Tuesday, April 9, 2013

Colonoscopies save Lives… Just Do It!

For years, the healthcare community has known that colonoscopies reduce the incidence of colon and rectal cancer, but a recent study published in The New England Journal of Medicine provides convincing evidence that colonoscopies actually reduce mortality. The death rate in patients whose precancerous polyps had been removed who were tracked for 20 years was reduced by 53 percent – a significant reduction in cancer-related mortality.
            Holy Name Medical Center gastroenterologist Susan Fishbein, MD, commenting on the results of the research, noted that “This is very important data. It’s the first time a study has shown conclusively that colonoscopies and removal of cancerous polyps reduce mortality.   It’s proof that we all really must have colonoscopies!”
            Colorectal cancer is one of the few cancers that can be prevented by regular screening, yet it is the second most common cause of cancer-related death in the United States. Fewer than 60% of Americans over the age of 50 have had a screening colonoscopy or sigmoidoscopy in the past 10 years. Dr. Fishbein laments the statistic.  “Colon cancer is a terrible disease. But it is so preventable.”
            She recommends that individuals with no family or personal history of colon cancer have a screening colonoscopy when they reach the age of 50. If the results are good, Dr. Fishbein believes it is prudent to have a second screening in seven or eight years, rather than the usually recommended 10 years, since it takes about 10 years for a normal colon to develop cancer.  If a polyp is found in the initial screening, a second colonoscopy is recommended in one to five years, depending on the pathologist’s report.  If there is a family history of colon cancer, the initial screening should occur by age 40 or 10 years earlier than the age when the family member developed cancer – whichever is younger, according to Dr. Fishbein, who has been screening patients in Holy Name’s Endoscopy Suite for more than 12 years and praises the staff as “top-notch.”
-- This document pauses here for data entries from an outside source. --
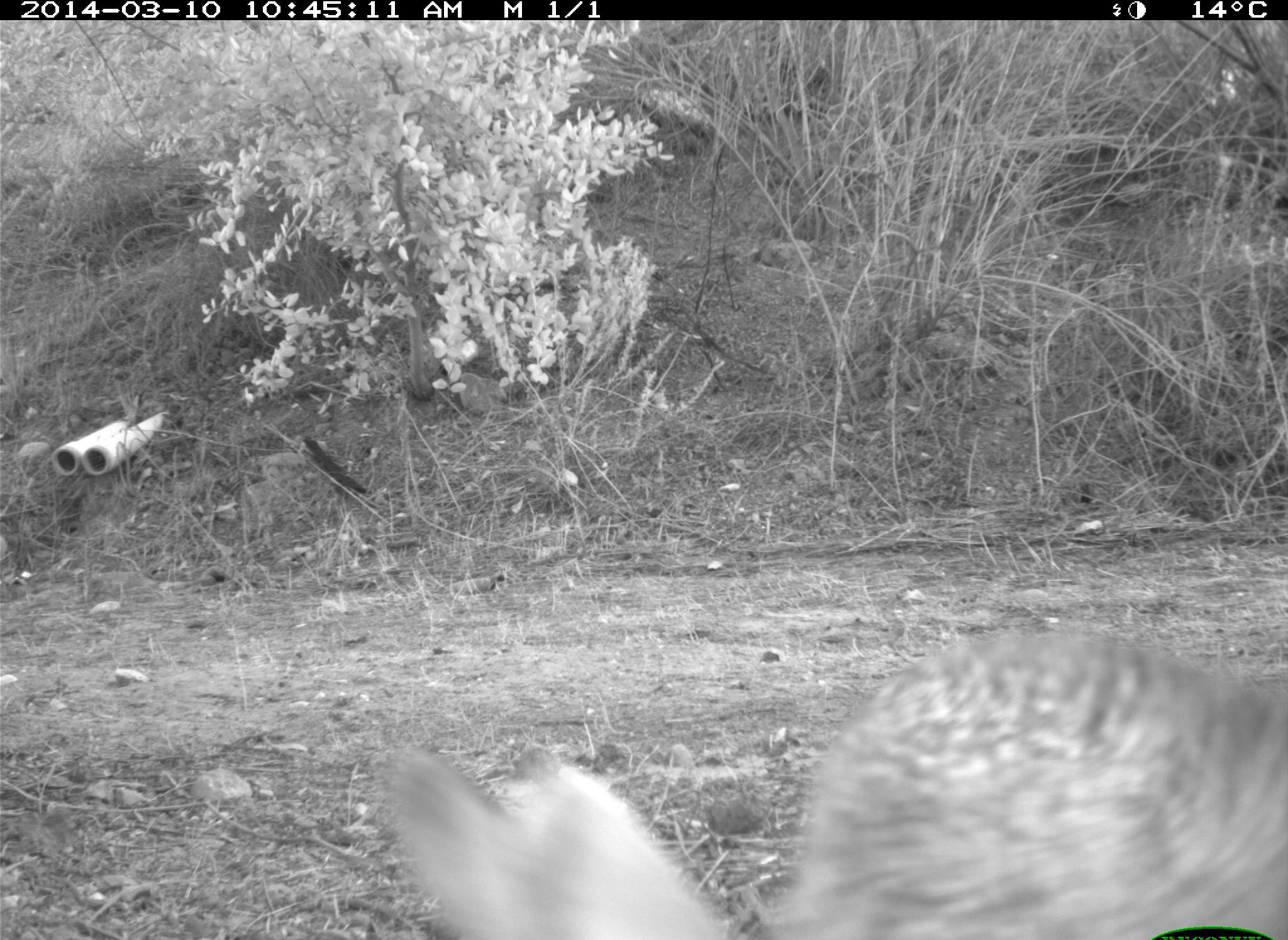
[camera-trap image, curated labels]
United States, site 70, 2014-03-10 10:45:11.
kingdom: Animalia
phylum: Chordata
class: Mammalia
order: Lagomorpha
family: Leporidae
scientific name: Leporidae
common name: rabbits and hares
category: rabbit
             Colonoscopy preparation requires colon-cleansing, and nourishment during prep is usually limited to clear liquids – gelatin, clear broth or black coffee. Dr. Fishbein agrees that nothing fibrous may be consumed before a colonoscopy, but she does permit consumption of anything that can melt: milk in the coffee, even ice cream or milk shakes! (A sip of milk shake would certainly make colon prep a bit more palatable for me!)
            Although we can’t change our genetic makeup or reduce all the health risks we face, it makes sense to commit to regular colon screenings. A colonoscopy can save your life. Just do it!